エンジニアリングプラスチック(エンプラ)とは、明確な定義はないものの、耐熱性(100℃以上)と機械的強度に優れたプラスチックを指す。エンプラは、汎用エンプラとスーパーエンプラに大別される。汎用エンプラは、PA(ポリアミド)やPOM(ポリアセタール)、PBT(ポリブチレンテレフタレート)、PC(ポリカーボネート)、PPE(ポリフェニレンエーテル)の種類があるのに対して、スーパーエンプラは150℃以上の耐熱性を有するプラスチックであり、PPS(ポリフェニレンサルファイド)やLCP(液晶ポリマー)、PAI(ポリアミドイミド)、PEEK(ポリエーテルエーテルケトン)などがある。

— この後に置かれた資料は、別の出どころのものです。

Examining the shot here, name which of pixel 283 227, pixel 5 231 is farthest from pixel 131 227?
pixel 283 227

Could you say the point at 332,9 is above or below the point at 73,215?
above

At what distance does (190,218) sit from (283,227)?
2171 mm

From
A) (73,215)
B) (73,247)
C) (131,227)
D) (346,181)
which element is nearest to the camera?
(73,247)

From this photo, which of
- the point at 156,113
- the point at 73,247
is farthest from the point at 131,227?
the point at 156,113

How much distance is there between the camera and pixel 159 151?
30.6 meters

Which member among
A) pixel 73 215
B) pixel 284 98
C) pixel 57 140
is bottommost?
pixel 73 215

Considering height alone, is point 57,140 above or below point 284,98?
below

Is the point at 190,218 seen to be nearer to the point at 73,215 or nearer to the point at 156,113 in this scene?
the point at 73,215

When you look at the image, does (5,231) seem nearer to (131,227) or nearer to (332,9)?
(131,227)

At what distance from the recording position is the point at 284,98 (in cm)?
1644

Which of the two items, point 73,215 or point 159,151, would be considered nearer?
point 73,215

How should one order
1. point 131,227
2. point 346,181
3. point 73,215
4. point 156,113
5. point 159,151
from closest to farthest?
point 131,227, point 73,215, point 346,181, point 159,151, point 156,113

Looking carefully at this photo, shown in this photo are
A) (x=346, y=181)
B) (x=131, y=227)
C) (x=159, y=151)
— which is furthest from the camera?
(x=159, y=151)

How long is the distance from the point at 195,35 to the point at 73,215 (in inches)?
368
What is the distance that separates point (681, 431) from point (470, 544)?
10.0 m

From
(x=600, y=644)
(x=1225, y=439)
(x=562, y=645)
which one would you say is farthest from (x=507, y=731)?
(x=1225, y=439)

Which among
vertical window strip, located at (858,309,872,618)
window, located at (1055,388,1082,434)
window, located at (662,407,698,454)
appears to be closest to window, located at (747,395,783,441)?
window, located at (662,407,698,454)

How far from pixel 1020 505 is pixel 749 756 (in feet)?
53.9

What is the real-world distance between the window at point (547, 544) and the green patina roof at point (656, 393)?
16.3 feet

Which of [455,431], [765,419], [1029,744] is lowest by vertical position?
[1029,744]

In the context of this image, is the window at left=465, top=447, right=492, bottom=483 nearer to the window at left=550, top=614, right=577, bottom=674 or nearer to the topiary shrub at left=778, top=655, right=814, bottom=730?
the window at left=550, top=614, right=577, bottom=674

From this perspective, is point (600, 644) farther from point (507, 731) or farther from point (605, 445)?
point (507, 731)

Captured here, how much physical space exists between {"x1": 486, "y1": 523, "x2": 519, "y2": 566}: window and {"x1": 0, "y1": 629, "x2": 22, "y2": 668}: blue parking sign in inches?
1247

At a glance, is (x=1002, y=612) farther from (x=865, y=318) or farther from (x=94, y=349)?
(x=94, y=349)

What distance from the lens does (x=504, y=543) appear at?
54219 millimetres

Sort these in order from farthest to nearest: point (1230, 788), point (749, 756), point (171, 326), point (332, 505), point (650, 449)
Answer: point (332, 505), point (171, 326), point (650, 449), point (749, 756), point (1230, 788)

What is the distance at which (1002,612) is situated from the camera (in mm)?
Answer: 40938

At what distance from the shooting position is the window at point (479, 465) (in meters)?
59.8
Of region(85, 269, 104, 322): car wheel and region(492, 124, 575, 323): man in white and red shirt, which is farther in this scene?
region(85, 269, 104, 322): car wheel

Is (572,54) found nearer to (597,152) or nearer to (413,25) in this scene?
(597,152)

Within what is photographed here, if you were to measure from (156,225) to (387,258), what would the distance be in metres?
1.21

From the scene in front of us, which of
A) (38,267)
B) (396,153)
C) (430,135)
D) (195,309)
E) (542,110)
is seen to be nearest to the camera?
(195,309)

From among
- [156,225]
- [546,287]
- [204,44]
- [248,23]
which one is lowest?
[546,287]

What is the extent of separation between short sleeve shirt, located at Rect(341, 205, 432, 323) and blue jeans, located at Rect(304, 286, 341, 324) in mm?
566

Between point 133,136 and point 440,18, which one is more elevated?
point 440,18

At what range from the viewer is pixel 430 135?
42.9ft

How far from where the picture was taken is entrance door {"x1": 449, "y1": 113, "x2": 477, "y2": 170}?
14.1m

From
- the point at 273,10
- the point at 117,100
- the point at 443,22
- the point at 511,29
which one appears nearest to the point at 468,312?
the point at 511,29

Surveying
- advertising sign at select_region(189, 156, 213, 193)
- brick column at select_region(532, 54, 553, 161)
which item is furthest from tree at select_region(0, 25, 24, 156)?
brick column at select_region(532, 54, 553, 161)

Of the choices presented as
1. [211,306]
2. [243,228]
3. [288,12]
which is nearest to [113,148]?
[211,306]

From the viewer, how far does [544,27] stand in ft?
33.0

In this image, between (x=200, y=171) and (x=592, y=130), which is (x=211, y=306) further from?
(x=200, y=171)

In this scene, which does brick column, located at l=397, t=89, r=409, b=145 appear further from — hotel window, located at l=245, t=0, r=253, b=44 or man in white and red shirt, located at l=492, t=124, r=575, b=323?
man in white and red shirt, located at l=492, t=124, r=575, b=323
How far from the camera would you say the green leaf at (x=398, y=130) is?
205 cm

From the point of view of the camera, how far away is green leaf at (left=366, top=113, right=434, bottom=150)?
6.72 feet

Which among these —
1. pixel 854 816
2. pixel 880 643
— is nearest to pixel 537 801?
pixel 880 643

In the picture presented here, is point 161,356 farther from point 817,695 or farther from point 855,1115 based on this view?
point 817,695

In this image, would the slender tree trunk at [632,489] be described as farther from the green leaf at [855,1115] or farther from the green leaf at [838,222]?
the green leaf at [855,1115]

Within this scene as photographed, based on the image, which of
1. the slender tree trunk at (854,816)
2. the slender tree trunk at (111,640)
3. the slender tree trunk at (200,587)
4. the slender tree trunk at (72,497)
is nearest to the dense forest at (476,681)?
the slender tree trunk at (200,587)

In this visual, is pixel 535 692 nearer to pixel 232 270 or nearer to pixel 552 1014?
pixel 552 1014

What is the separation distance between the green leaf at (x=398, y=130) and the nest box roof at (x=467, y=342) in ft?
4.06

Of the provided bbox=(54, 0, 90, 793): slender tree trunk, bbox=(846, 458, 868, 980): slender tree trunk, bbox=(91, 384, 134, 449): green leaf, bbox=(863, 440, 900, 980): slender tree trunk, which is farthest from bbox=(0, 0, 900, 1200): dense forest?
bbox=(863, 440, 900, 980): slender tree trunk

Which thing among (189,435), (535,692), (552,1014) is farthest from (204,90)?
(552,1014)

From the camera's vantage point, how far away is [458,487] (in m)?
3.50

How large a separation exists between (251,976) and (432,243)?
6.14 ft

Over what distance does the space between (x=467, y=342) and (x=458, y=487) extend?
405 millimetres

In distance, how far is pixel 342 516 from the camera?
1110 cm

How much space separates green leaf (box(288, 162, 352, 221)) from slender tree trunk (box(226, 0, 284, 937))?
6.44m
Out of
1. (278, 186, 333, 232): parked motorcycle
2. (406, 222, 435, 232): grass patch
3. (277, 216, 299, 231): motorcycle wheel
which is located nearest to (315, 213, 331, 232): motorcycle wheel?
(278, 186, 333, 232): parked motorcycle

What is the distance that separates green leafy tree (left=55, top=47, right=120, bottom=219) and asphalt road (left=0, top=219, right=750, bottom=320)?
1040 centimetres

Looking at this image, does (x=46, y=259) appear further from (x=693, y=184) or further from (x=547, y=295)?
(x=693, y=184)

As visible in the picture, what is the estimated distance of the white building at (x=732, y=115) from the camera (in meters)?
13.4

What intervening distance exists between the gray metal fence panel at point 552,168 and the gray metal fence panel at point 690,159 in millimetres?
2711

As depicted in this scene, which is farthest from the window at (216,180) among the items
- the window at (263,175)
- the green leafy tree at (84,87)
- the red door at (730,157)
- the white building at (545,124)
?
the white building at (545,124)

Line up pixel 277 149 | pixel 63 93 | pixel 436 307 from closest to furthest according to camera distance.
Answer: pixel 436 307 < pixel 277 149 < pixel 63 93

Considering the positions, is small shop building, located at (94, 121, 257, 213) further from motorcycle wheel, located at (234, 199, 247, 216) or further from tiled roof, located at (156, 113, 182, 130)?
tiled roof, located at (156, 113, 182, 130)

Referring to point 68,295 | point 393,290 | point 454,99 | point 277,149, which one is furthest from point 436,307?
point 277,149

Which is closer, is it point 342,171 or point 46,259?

そのなかで、今回のエンプラ特集では、LCPやPPSに関する各社の需要動向や注力グレード、サステナブルな取り組みを紹介した。
LCP(液晶ポリマー)は、耐熱性や難燃性、成形流動性に優れた特性を有するスーパーエンプラ。用途はコネクタやリレー、スイッチなどの電気・電子部品向けをメインに、電装部品やエンジン部品など自動車向けに用いられている。一方、PPS(ポリフェニレンサルファイド)は、耐熱性や剛性、寸法安定性に優れたスーパーエンプラ。自動車用途が全体の6割を占め、そのほか電気・電子部品、エコキュートなどの配管部材、OA機器など幅広い機械部品に使われている。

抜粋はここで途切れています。